# how seasoned is seasoned enough?



## rbnice1 (Jun 11, 2022)

I keep wood for a wood stove.  My wood is on a 3 years rotation.  That means my wood i get delivered this spring is for winter 2024.  I ussually get ash because it seasons well and lasts 3 years very well.  Also for my stove/house it just works well.  Plus my wood guy likes it because most his other customers are using wood for fire pits and fire places and unless its wet oak it burns to fast.  So its a win/win for me and him.  I do have some oak but its a bit punky, and I also had him deliver a extra face cord of hickory for the smoker this spring.  I feel like a face cord will last at least 2 years.(I dont cook at much.)  I can also mix some of my good ash in.  flavor will be light but the wood is good.
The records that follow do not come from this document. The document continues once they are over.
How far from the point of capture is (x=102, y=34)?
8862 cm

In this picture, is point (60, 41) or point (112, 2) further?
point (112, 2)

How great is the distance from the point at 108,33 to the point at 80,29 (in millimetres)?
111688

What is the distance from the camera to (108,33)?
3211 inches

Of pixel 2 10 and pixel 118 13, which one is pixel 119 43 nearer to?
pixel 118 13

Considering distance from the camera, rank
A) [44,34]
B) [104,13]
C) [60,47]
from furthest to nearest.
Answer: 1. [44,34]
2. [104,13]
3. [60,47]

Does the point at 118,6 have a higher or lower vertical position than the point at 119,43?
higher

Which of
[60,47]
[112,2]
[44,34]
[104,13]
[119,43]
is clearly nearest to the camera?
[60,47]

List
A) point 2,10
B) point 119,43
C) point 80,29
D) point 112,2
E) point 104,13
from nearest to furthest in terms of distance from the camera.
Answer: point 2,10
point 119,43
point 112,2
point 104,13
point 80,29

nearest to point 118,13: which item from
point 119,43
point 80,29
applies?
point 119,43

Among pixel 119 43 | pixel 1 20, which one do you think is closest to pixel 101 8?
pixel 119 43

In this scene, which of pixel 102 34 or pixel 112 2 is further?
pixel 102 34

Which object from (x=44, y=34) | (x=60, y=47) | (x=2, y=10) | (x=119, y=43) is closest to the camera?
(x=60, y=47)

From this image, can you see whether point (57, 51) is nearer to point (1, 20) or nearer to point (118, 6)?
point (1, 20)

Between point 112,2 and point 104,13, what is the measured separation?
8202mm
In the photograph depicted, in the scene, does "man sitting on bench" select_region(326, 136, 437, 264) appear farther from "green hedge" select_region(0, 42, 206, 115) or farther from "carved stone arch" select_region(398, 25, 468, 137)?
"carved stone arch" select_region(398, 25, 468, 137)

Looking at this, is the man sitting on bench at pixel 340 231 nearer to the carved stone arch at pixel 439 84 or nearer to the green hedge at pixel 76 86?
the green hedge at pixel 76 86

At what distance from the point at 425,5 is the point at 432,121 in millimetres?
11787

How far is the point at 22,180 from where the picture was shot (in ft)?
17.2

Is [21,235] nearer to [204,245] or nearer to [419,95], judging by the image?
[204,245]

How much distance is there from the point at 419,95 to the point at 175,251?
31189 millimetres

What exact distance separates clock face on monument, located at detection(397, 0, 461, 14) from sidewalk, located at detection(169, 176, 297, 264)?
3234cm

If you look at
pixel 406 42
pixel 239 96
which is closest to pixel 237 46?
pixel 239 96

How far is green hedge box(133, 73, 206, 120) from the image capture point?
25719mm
So the question is how seasoned is good enough for a offset?  again im used to my stove which is ok with 1 year on ash/silver or red maple, but needs 2-3 on oaks or hickory.  I would think for grilling you want similar but others have told me different.


----------



## 1MoreFord (Jun 12, 2022)

With any wood I like to hear a crack(ringing sound) like two bats struck together when the wood is struck together.  I don't know how long that will take wherever you are.  A dull thud sound means it's still too wet.  Check(splits) on the end of the sticks is a good indicator too.  Wood dry enough for cooking will also be noticeably lighter in weight.


----------



## Ringer (Jun 12, 2022)

I spoke with a prominent pitmaster who owns a bbq restaurant in NC on a pit tour last year. He used pecan exclusively but I do remember he said it was seasoned one year before he burns it. His bbq was good though.


----------